▶ Exercises:
a) Answer these questions using the Gloria Coates Papers summary:
(i) What inclusive dates does the collection cover?
(ii) In what year was the creator born?
(iii) How many archives boxes does the collection include?
b) Carry on the Gloria Coates Papers summary from its last line.

▶ Document text:
Gloria Coates Papers, 1946-1986


Summary Information
Title: Gloria Coates Papers
Inclusive Dates: 1946-1986

Creator:
  • Coates, Gloria, 1938-
Call Number: Stevens Point Mss BN; PH Stevens Point Mss BN, Audio 1340A, Disc 218A

Quantity: 1.2 c.f. (2 archives boxes, 1 flat box, 1 oversize folder), 1 disc recording, 1 tape recording, and 0.2 c.f. of photographs (1 flat box)

Repository:
Archival Locations:
UW-Stevens Point Library / Stevens Point Area Research Ctr. (Map)
Wisconsin Historical Society (Map)

▶ Provided data:

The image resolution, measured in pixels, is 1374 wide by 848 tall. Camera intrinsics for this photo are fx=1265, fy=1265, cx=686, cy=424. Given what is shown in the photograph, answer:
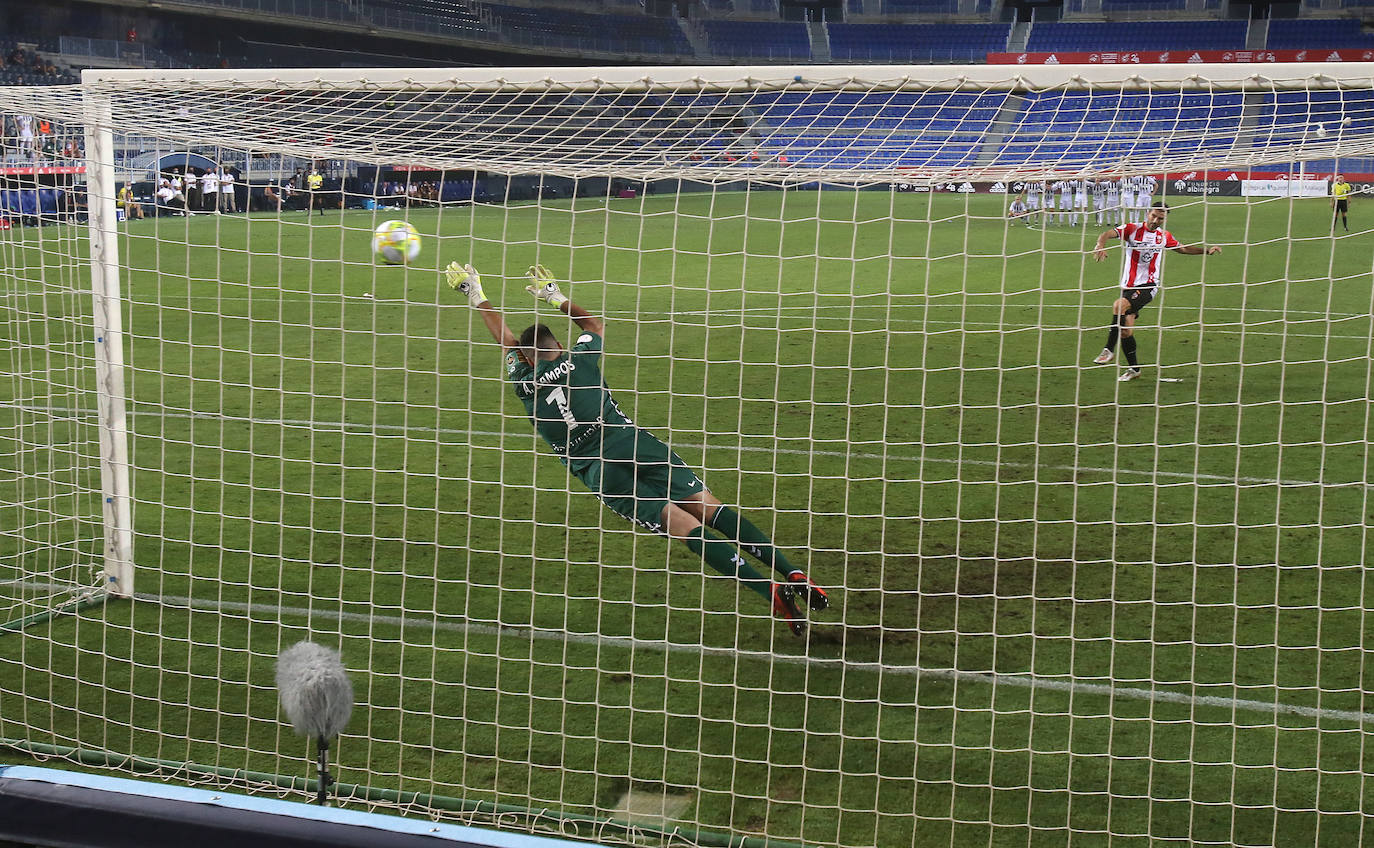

▶ Response list:
a)
(i) 1946-1986
(ii) 1938
(iii) 2

b)
Abstract:
Papers of Gloria Kannenberg Coates (1938-), a native of Wausau, Wisconsin, and a composer of international note, primarily documenting her formative years in the United States, from 1946 to 1969. Included are incoming personal correspondence, photographs, and other materials from her high school and college years in Wisconsin and Illinois, as well as some documentation about theatrical and musical activities in those states as well as in Pennsylvania, North Carolina, and New York City. Her years in Louisiana are documented mainly through clippings and files on the Baton Rouge Little Theater and Louisiana State University. The latter includes additional clippings and memorabilia, as well as scripts, three original musical compositions, and a composition notebook. Documentation of her career in Germany, where she is best known, is limited, including only a commercially-produced disc of Music on Open Strings and String Quartets Nos. 1, 2, and 4 (1985); a cassette recording of Sinfonietta della Notte and Music on Open Strings; and posters for events that she produced, possibly as part of the German-American Contemporary Music Series in Munich, or at which her compositions were performed. Photographs include portraits and candid views of Coates and her family.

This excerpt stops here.